Being a young /g/'er i tried to download all of Bulbapedia to my NAS.
I accidentally left the option for external links checkmarked.
It didn't end well.
>>54683938
>>54685031
GuildWarsGuru
I'm not downloading the whole forum - just a targeted subset that contains the real discussion (and drama). I'm also doing it section by section to get the higher value stuff first. Its a bit of a sad case I guess. The site is really the last notable English-lang community for the game. Every other one has died, had accidental wipes, etc over the last couple years. The only place left once its gone will be reddit (yuk), but the community there is both tiny and has only sprung up over the last few years so doesn't have the good old days history.
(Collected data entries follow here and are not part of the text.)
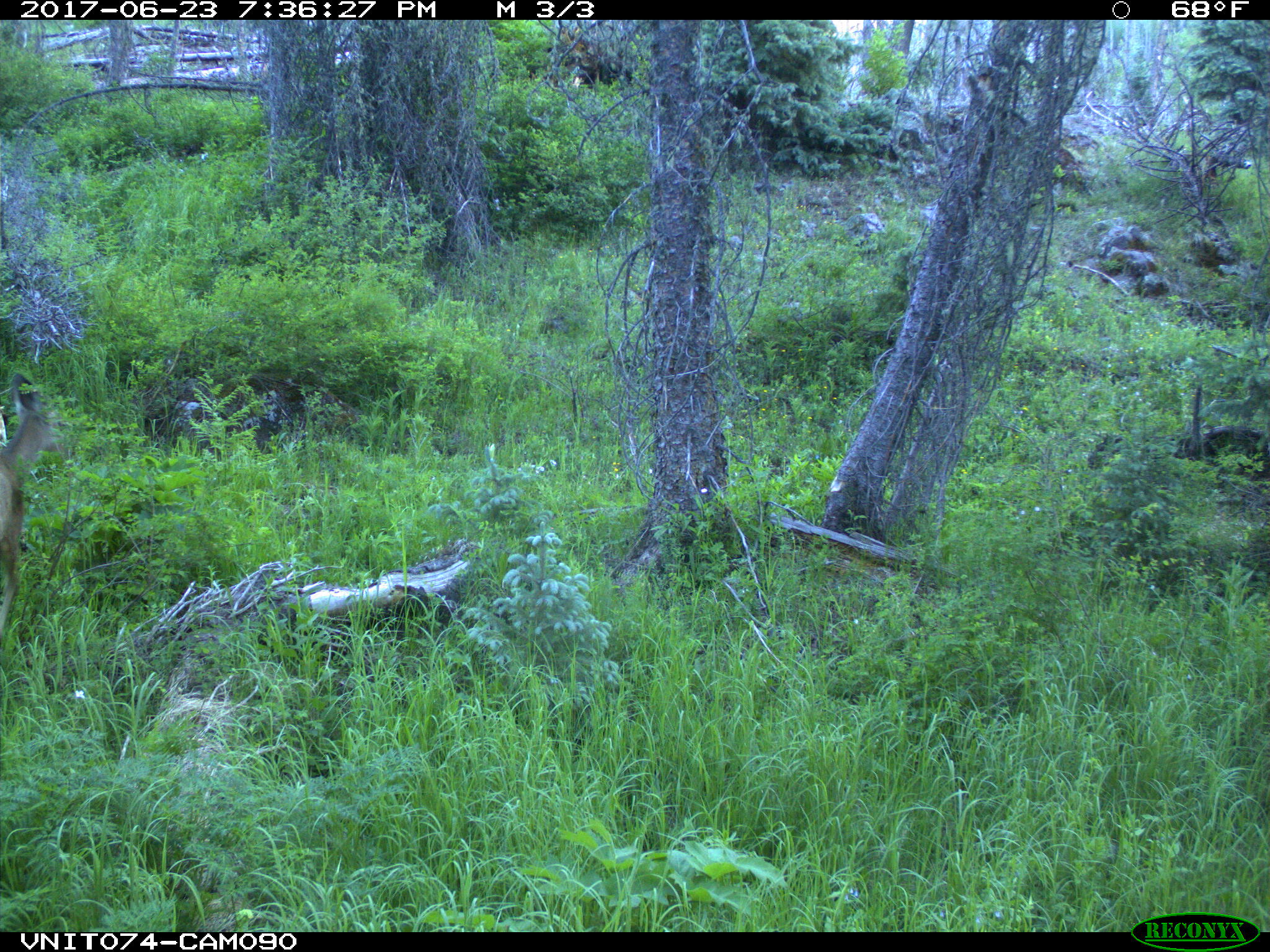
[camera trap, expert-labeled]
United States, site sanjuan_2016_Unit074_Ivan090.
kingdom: Animalia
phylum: Chordata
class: Mammalia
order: Artiodactyla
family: Cervidae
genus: Odocoileus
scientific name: Odocoileus hemionus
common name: mule deer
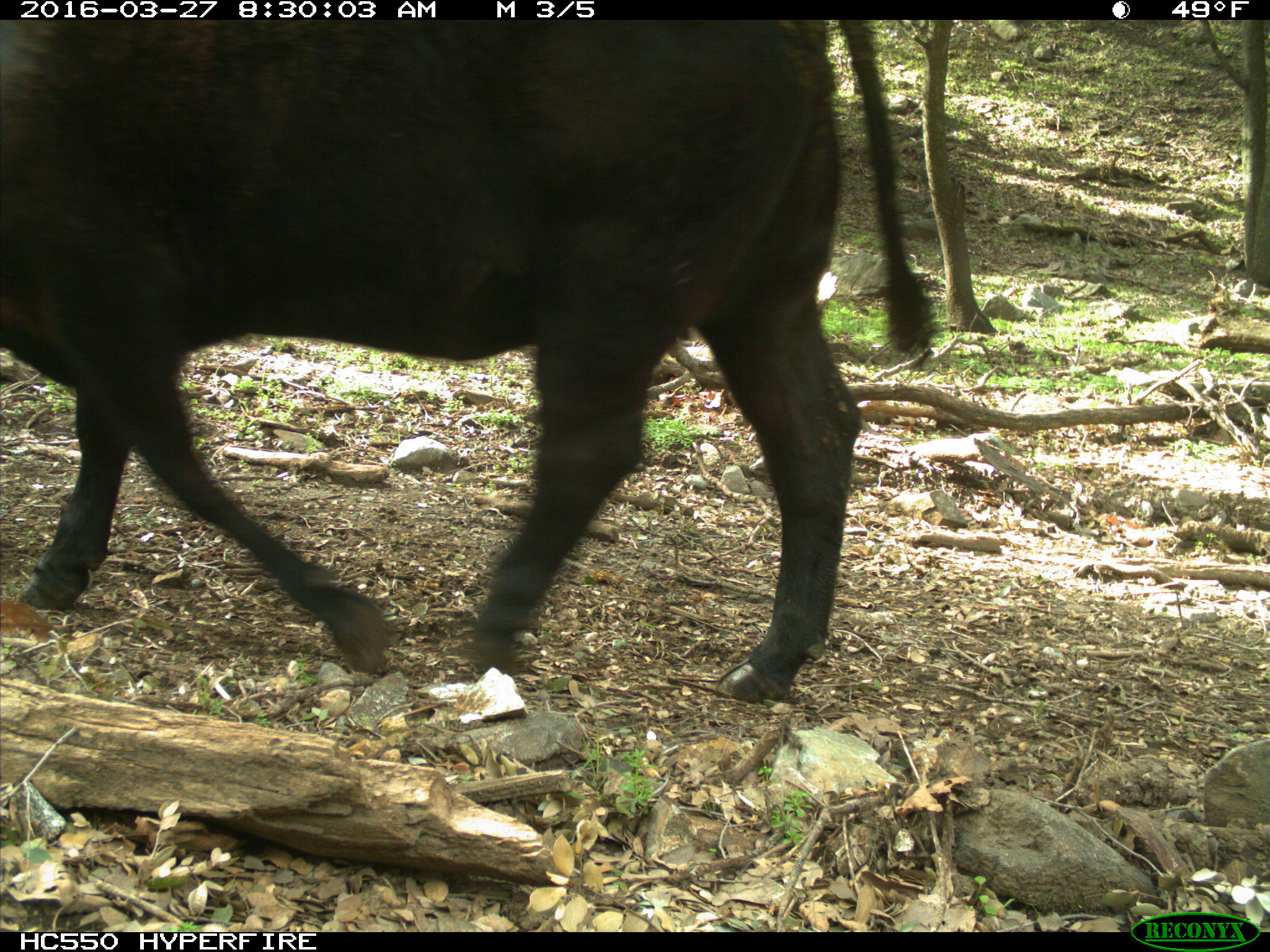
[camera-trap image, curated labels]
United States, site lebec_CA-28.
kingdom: Animalia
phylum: Chordata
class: Mammalia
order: Artiodactyla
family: Bovidae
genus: Bos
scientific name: Bos taurus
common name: domestic cow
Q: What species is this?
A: Bos taurus (domestic cow).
Also, the whole forum would be 3x the quoted numbers in the OP, but so much of that is things like people selling items. I've pruned a lot of the junk pages out via filters of course - screw the user profiles, signle post views, external images, etc. Want to keep it as light (and fast) as I can.
>>54685675
So are you just copying these for memories or what?
>>54685868
pretty much. I don't play the game anymore, and i only visit the site maybe 2-3 times a year, but i still want a copy of it for when i get the itch to look at it.
>>54685675
how are you going to search your pages?
to be more precise what do want to search it for?
this is telling you what tools you should use and how you're going to prep your raw data
>>54683612
grep
Get raped and kill yourself, you retarded fucking faggot sack of shit with down syndrome.
Web based:
- htdig : fast, but you'll need to rebuild index everytime you sync the website.
Commandline:
find /location -type f -exec grep -H "somethingtosearch" {} \;
>>54683612
perl regular expressions
grep -R 'your needle' path/to/haystack
super-fast:
ag 'your needle' path/to/haystack
https://github.com/ggreer/the_silver_searcher
>>54683612
Spotlight would be the best.
>>54683612
>Maybe its a stupid question, I am hungover. If it is, please say why.
It it stupid because all you need is grep.
>>54685675
Is it not archived by archive.org? CBA to check, desu.